Dalam konteks hukum pidana, terdapat tindak kejahatan yang muncul karena kesengajaan, yaitu keinginan untuk melanggar atau tidak mematuhi peraturan undang-undang (UU). Hal ini juga berlaku dalam kasus pidana perpajakan. Secara formal, Kitab Undang-Undang Hukum Pidana (KUHP) tidak memberikan definisi atau batasan mengenai kesengajaan. Namun, dalam KUHP Belanda Memory Van Toelichting, kesengajaan diartikan sebagai menghendaki dan mengetahui atau "willen en wetens."
Dalam konteks tindak pidana perpajakan, kejahatan dapat timbul akibat niat (mens rea) pelaku, baik itu kealpaan maupun kesengajaan. Regulasi terkait tindak pidana perpajakan karena kesengajaan terdapat dalam Undang-Undang (UU) Ketentuan Umum dan Tata Cara Perpajakan (KUP), UU Pajak Bumi dan Bangunan (PBB), UU Bea Meterai, serta UU Penagihan Pajak dengan Surat Paksa (PPSP).
Dalam UU KUP, tindak pidana perpajakan karena kesengajaan diatur dalam beberapa pasal, seperti Pasal 39, Pasal 39A, Pasal 41 ayat (2), Pasal 41A, Pasal 41B, dan Pasal 41C. Subjek dari tindak pidana perpajakan tersebut mencakup "setiap orang," dan penjelasan lebih lanjut terkait subjek ini dapat ditemukan dalam Pasal 43 UU KUP.
Terdapat sembilan jenis tindak pidana perpajakan yang diatur dalam Pasal 39 UU KUP, antara lain:
1. Sengaja tidak mendaftarkan diri atau tidak melaporkan usaha untuk dikukuhkan sebagai PKP.
2. Menyalahgunakan atau menggunakan tanpa hak NPWP atau pengukuhan PKP.
3. Sengaja tidak menyampaikan surat pemberitahuan.
4. Sengaja menyampaikan SPT yang isinya tidak benar atau tidak lengkap.

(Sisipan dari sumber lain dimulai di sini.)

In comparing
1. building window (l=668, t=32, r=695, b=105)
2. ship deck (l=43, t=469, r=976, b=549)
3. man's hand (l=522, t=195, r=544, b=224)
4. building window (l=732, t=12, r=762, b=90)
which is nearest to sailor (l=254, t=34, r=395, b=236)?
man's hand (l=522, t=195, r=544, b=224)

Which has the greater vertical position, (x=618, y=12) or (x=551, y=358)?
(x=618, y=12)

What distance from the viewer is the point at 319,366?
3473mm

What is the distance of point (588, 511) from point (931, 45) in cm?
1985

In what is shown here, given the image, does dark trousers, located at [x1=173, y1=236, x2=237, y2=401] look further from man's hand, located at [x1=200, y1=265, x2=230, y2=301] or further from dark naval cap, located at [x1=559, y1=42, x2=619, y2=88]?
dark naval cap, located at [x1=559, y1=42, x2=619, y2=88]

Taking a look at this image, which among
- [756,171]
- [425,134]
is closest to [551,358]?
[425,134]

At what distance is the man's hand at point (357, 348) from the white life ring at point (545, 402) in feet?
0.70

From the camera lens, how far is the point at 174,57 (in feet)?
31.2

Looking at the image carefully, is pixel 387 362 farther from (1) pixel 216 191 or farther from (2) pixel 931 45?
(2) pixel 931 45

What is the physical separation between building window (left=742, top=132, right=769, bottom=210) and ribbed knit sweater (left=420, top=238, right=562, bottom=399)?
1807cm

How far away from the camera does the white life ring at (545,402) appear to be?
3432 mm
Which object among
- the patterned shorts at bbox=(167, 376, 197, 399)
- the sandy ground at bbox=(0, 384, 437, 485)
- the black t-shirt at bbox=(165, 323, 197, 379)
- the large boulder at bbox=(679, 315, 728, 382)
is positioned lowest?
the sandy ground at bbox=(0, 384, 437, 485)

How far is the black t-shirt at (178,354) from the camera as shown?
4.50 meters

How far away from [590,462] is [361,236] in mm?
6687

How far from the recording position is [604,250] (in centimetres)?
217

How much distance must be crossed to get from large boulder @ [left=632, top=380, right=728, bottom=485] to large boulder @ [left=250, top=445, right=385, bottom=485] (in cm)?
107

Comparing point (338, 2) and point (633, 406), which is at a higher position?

5. Sengaja menolak pemeriksaan.
6. Sengaja memperlihatkan pembukuan, pencatatan, atau dokumen lain yang palsu.
7. Wajib pajak sengaja tidak menyelenggarakan pembukuan atau pencatatan di Indonesia.
8. Sengaja tidak menyimpan catatan yang menjadi dasar pembukuan.
9. Sengaja tidak menyetorkan pajak yang telah dipungut.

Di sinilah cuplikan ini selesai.